Pharmaceutical Technology
Volume 37, Issue 10, pp. 48-51
Credit: Wajahat/Flickr Open/Getty Images (Doha, Qatar)

The Middle East and North Africa have been rocked in recent years by upheaval ranging from moderate protest to full-scale revolution, leading to a variety of changes in government with more changes to come. Medical products companies such as GE Healthcare, however, have described the region as a “hidden jewel,” citing rapid spending growth by the various government ministries, resulting in new and growing hospitals (1). On the pharmaceutical side, countries like Morocco have enacted legislation in the past decade to attract foreign investment in the country. While the Middle Eastern environment remains unsettled, the market for pharmaceutical products is still expected to grow in many countries across the region. Credit: Wajahat/Flickr Open/Getty Images (Doha, Qatar)

Middle East health and pharmaceutical market overview
Many consider the Middle East to be a group of closely related, culturally uniform states with relatively similar forms of governance and levels of infrastructure. In fact, the region known as the Middle East contains a mixture of countries with significant differences in wealth, standard of living, and healthcare system sophistication. The region, however, does share a common thread: each country struggles with balancing a shift toward modernity with strong traditions rooted in the past. This effort is particularly evident in gender disparities in healthcare.

Geographically, the Middle East is divided into two main regions: Western Asia and North Africa. Western Asia includes the Gulf Council countries of Bahrain, Kuwait, Oman, Qatar, Saudi Arabia, and United Arab Emirates (UAE); these countries are considered middle-income due to the influence of oil. The Persian Plateau includes Iran, Afghanistan, and Pakistan. The Levant includes Jordan, Lebanon, Syria, and Israel. North Africa is comprised of Algeria, Egypt, Libya, Morocco, and Tunisia.

GE’s observation that rapid spending growth in the Middle East has made it a “hidden jewel” is not merely anecdotal. Qatar, for example, went from spending US$1561 per capita on healthcare in 2010 to US$1920 in 2011, and the Ministry of Health’s Primary Health Care Corporation has called for additional spending increases from now until 2022 (2). Qatar has also announced plans to introduce a form of social health insurance by 2016.

Other countries in the region, including those much poorer than Qatar, have also begun working on increasing access to health insurance. Morocco, for example, launched a program called Regime d’Assistance Medicale (RAMED) in 2012, offering economic assistance to pay for medical care to 8.5 million people (28% of the overall population) (3,4).

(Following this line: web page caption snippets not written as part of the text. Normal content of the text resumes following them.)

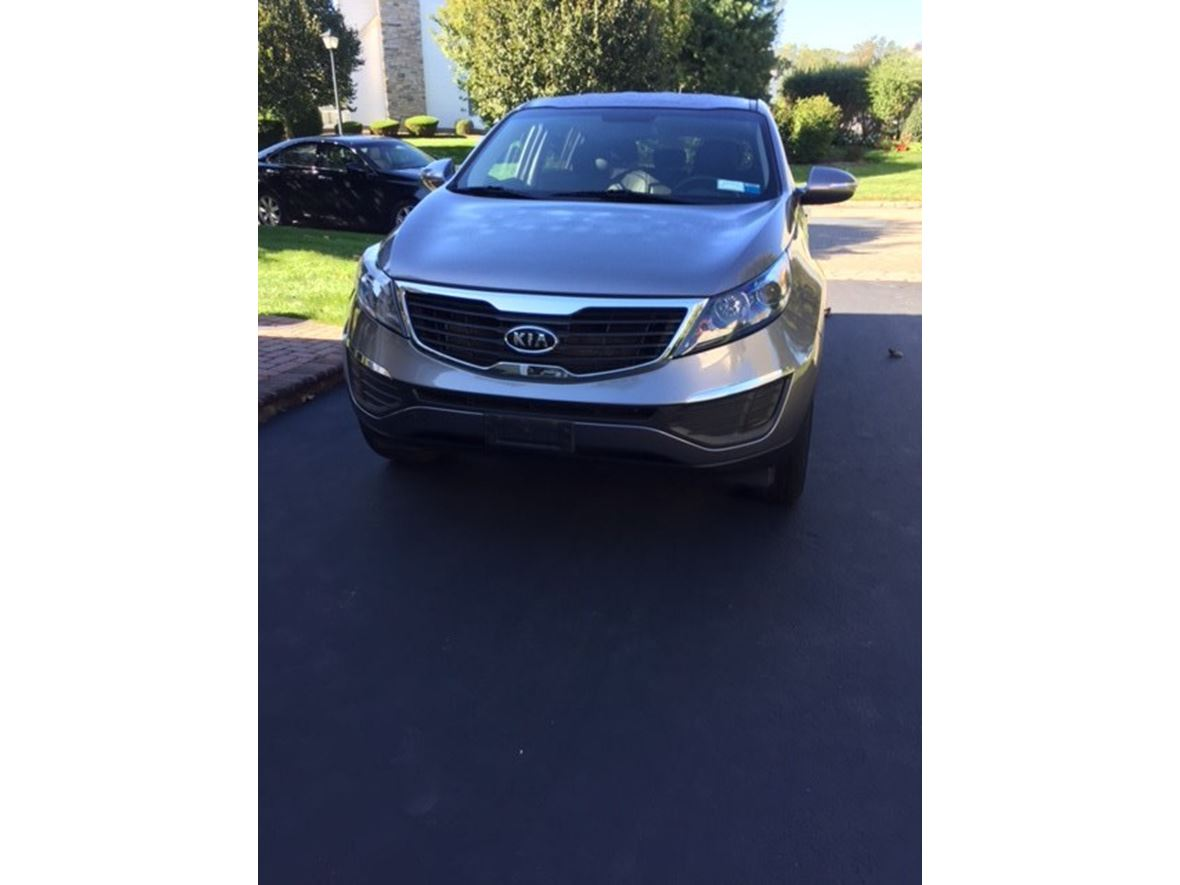 2012 Kia Sportage for sale by owner in Bellport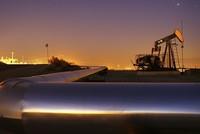 النفط يكسر حاجز 70 دولاراً كأعلى سعر له في ثلاث سنوات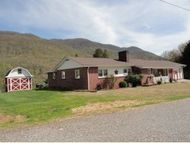 2345 Wax Ave E Big Stone Gap VA, 24219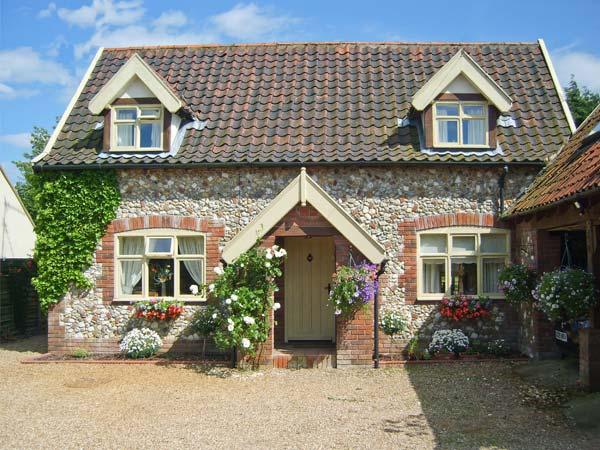 SLEEPEEZY, enclosed garden, en-suite bedroom, village pub close by in Little Snoring, Ref 15264 - Image 1 - Little Snoring - rentals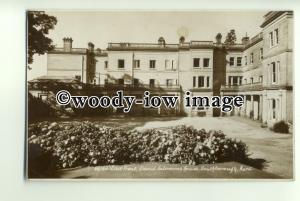 tp0839 - Kent - East side of David Salomons House c1951, Southborough - Postcard
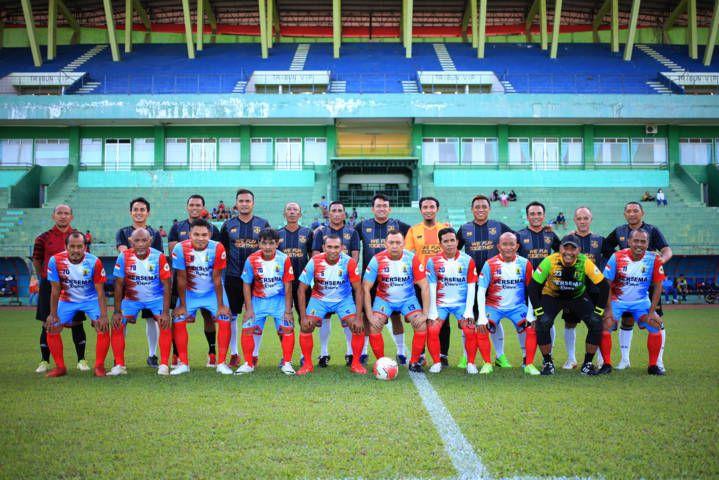 Safari Ramadhan dengan menggelar pertandingan antara NZR Red Bold Arema Legend vs Persema Malang All Star Reborn. (Foto: Dani Kristian Wardhana/Tugu Jatim)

These two cases illustrate the vast difference in wealth across the region. The International Monetary Fund places the Gross Domestic Product based on purchasing power parity per capita for Morocco at US$5265 in 2012, compared to US$102,211 in Qatar (5,6). Still, the governments in both countries are working to improve access to care for their citizens.

In contrast, Jordan has served as a medical tourism destination for decades, but its healthcare system faces new challenges as a result of the Arab Spring. In 2010 and 2011, protests, government changes, and regional unrest led to declining medical tourist numbers (7). More recently, refugees from civil war-stricken Syria have overwhelmed the Jordanian healthcare system. Jafar Hassan, Jordan’s minister of planning and international cooperation, has expressed concern that resources in the country simply would not be enough to meet the needs of the 2000 Syrian refugees coming into the country every day (8). Jordan does serve as a major manufacturer of pharmaceuticals, exporting the majority of its drugs to other Arab countries (9).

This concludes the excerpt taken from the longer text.